Development Installation

  1. Clone this repository into your vault's .obsidian/plugins/ directory
  2. Run npm install to install dependencies
  3. Run npm run build to compile the plugin
  4. Reload Obsidian and enable the plugin

Usage

  1. Place your cursor anywhere inside a codeblock in your Obsidian note
  2. Use the command palette (Ctrl/Cmd + P) and search for "Edit codeblock in external editor"
  3. Your external editor will open with the codeblock content in a temporary file
  4. Make your changes and save/close the editor
  5. The changes will automatically sync back to your Obsidian note

Configuration

Go to Settings → External Codeblock Editor to configure your terminal command.

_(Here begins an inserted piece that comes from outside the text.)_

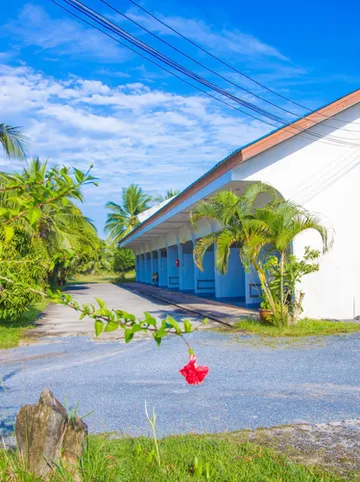 รูปภาพของโรงแรมตะวันฉาย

The terminal command should be provided as a JSON array. For example:

Common Configurations on MacOS

Alacritty + Neovim:

["/opt/homebrew/bin/alacritty", "-e", "zsh", "-c", "nvim"]

Ghostty + Nano:

["/Applications/Ghostty.app/Contents/MacOS/ghostty", "-e", "zsh", "-c", "nano"]

iTerm2 + Neovim:

["/Applications/iTerm.app/Contents/MacOS/iTerm2", "-e", "nvim"]

Terminal + Vim:

["/System/Applications/Utilities/Terminal.app/Contents/MacOS/Terminal", "-e", "vim"]

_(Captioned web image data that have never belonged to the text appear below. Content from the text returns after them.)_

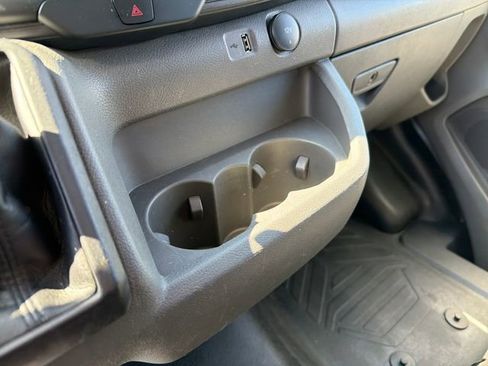 Used 2023 Ford Transit 250 Low Roof AWD w/ Exterior Upgrade Package image 26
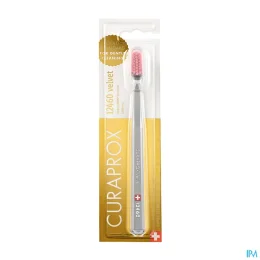 Curaprox Velvet CS 12460 Brosse à dents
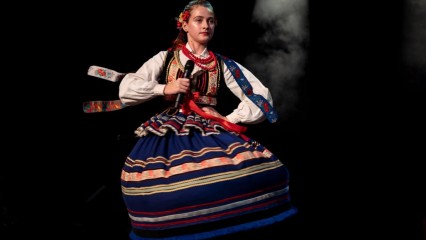 SUKCESY MUZYCZNE UCZNIÓW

VS Code (direct, no terminal):

["code", "--wait"]

Sublime Text (direct, no terminal):

["subl", "--wait"]

Supported Languages

The plugin automatically detects file extensions for:

JavaScript, TypeScript, Python, Java, C/C++, Rust, Go, HTML, CSS, SCSS, JSON, YAML, XML, SQL, Bash, Shell, PHP, Ruby, Swift, Kotlin, Scala, Clojure, Haskell, Lua, Perl, R, MATLAB, Vue, Svelte, JSX, TSX, Markdown, and more.

Development

Prerequisites

  • Node.js (v16+)
  • npm

Commands

  • npm run dev - Start development mode with file watching
  • npm run build - Build for production
  • npm run version - Bump version and update manifests

Project Structure

  • main.ts - Main plugin code
  • manifest.json - Plugin manifest
  • esbuild.config.mjs - Build configuration

Script I use to test

path_to_vault=<path-to-your-vault>
npm run build && mkdir -p "$path_to_vault/.obsidian/plugins/neovim-codeblocks-editor" && cp main.js styles.css manifest.json "$path_to_vault/.obsidian/plugins/neovim-codeblocks-editor"

License

MIT License - see LICENSE file for details.

Contributing

Issues and pull requests welcome! This is a simple plugin that could benefit from community improvements.